Igor Pechtchanski wrote:

> > Nastepujace informacje sa czescia zdarzenia: xinetd : PID 3680 :
> > starting service `xinetd' failed: execv: 1, Operation not permitted."
> 
> This, however, says:
> 
> "The following information is part of the event: xinetd : PID 3680 :
> starting service `xinetd' failed: execv: 1, Operation not permitted."
> 
> Which is the actual message from xinetd, and is *very* helpful.  This
> basically says that the service manager couldn't execute the xinetd
> program when running as SYSTEM.  Check the permissions on both
> /usr/sbin/xinetd and /bin/cygwin1.dll (and whatever other DLLs the xinetd
> program depends on -- see the output of "cygcheck /usr/sbin/xinetd.exe").
> Make sure all of them are executable by SYSTEM.

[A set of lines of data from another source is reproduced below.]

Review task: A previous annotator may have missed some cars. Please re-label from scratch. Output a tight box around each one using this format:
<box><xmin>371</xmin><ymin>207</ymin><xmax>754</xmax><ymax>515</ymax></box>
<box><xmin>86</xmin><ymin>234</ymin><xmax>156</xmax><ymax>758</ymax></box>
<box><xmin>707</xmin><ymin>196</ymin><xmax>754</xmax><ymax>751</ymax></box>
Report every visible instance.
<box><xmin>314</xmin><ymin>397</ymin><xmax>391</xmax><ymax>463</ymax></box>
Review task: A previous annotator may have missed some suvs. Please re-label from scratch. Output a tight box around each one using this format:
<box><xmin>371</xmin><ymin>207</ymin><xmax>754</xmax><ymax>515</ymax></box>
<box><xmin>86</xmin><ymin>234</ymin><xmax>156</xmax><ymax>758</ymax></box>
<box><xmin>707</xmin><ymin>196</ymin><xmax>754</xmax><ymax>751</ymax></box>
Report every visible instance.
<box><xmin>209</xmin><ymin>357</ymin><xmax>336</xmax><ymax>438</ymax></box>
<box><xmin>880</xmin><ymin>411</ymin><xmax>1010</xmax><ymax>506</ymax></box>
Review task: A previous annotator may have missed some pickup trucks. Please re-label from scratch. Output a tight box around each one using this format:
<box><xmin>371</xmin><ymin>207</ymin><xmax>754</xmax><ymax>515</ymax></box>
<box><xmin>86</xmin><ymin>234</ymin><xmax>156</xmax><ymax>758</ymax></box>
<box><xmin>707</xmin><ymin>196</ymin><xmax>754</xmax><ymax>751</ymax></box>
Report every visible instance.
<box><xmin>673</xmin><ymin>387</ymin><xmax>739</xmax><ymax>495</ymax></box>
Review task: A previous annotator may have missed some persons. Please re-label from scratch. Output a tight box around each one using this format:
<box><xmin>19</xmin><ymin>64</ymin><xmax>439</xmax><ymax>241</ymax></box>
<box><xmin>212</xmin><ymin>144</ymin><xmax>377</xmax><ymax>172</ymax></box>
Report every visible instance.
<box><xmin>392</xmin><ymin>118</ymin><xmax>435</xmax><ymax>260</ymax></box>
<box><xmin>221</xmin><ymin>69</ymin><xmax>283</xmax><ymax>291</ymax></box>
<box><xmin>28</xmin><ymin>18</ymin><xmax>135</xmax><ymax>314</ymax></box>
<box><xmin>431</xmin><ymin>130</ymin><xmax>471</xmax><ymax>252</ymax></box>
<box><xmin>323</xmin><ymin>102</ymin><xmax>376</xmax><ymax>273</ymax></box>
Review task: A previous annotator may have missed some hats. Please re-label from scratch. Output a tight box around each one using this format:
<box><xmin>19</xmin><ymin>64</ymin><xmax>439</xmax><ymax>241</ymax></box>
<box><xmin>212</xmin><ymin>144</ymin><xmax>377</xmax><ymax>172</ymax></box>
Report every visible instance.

The OP also mentioned the common line, "but I ran it as a normal user
and it started fine."  There should be a big "NO! don't do this!"
somewhere in the Users Guide about testing a service by running it from
your regular user account.  Doing so can create log, pid, etc. files
with the wrong ownership and permissions, so that when you later run it
as SYSTEM it fails because it cannot write or delete those files.  It's
always helpful to nuke all traces of these kinds of files when trying to
get a service to start that is erroring.

In this particular case it's probably not the problem because the error
would likely be "Permission denied" and not "Operation not permitted",
and so Igor's advise about checking for +x is probably right.  But I
thought I'd mention it as I've seen this bite people many times.